CSIRO TraNSIT leader Andrew Higgins said the research shows Inland Rail would bring an improvement in rail travel time and transport costs, particularly important when considering perishable products.

“This would make it a lot more competitive with the travel time advantages of road transport,” he said.

Parkes to Narromine was chosen for the case study as it is the first section of track to undergo construction, with a large number of supply chains in the area that have hundreds of stakeholders.

“A big cost in food production is transport, particularly given the large distribution of where and when it is grown across Australia, and the long distances to major domestic markets, often over 1000 kilometres,” Higgins said.

“These type of savings with Inland Rail would mean food companies would have lower cost access to markets further away than they supplied to in the past.

“The benefit is for those selling to market, basically large farming corporations, food companies and those behind processing facilities.

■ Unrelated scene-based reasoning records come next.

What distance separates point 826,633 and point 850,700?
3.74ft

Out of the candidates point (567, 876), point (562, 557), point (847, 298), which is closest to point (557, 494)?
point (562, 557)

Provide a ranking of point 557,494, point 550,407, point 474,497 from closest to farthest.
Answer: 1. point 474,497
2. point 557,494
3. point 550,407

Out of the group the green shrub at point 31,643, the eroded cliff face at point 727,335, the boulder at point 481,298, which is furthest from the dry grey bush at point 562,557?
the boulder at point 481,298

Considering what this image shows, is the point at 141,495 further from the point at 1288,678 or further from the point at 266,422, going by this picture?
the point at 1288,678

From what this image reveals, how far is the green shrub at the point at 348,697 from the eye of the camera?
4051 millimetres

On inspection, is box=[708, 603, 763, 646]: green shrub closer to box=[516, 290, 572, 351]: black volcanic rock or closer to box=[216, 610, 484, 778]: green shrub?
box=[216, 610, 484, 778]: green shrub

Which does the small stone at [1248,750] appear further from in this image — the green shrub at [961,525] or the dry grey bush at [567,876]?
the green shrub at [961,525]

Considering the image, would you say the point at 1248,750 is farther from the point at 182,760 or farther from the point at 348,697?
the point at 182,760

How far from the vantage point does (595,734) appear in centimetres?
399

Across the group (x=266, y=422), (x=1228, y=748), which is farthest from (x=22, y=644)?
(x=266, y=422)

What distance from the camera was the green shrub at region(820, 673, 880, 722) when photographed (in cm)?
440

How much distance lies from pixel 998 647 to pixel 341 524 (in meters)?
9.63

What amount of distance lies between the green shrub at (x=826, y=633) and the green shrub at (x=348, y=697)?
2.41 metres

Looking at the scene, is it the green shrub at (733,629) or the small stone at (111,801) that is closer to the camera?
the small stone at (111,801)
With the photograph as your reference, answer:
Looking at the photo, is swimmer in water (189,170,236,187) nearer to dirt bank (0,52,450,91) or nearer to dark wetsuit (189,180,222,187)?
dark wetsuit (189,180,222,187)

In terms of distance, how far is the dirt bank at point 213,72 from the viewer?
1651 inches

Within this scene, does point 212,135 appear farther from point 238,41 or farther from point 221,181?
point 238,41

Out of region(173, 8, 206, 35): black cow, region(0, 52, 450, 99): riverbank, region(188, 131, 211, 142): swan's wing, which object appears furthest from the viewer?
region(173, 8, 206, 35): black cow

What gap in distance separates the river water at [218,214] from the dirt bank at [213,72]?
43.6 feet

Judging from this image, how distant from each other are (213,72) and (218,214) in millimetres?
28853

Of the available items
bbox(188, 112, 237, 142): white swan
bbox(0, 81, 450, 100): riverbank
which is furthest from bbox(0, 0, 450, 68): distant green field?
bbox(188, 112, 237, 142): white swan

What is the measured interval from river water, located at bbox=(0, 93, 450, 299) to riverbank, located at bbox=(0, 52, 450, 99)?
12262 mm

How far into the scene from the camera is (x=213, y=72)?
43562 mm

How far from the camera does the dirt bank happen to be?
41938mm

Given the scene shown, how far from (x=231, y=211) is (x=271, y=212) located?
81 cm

You’d expect the savings would then be passed back onto farmers,” he said.

TraNSITwill now be applied to the broader Inland Rail corridor, starting with Naromine to Seymour, to obtain further detailed cost savings across a wider range of commodities, including grains, cotton, wool, minerals and general freight.

The tool has previously been used to test the benefits of transport infrastructure in regard to upgrading roads in Northern Australia and calculating agricultural and forestry transport benefits for industry and government.

The Australian Government has committed $9.3 billion to complete the 1700 kilometres network of freight rail that will connect Melbourne to Brisbane in under 24 hours.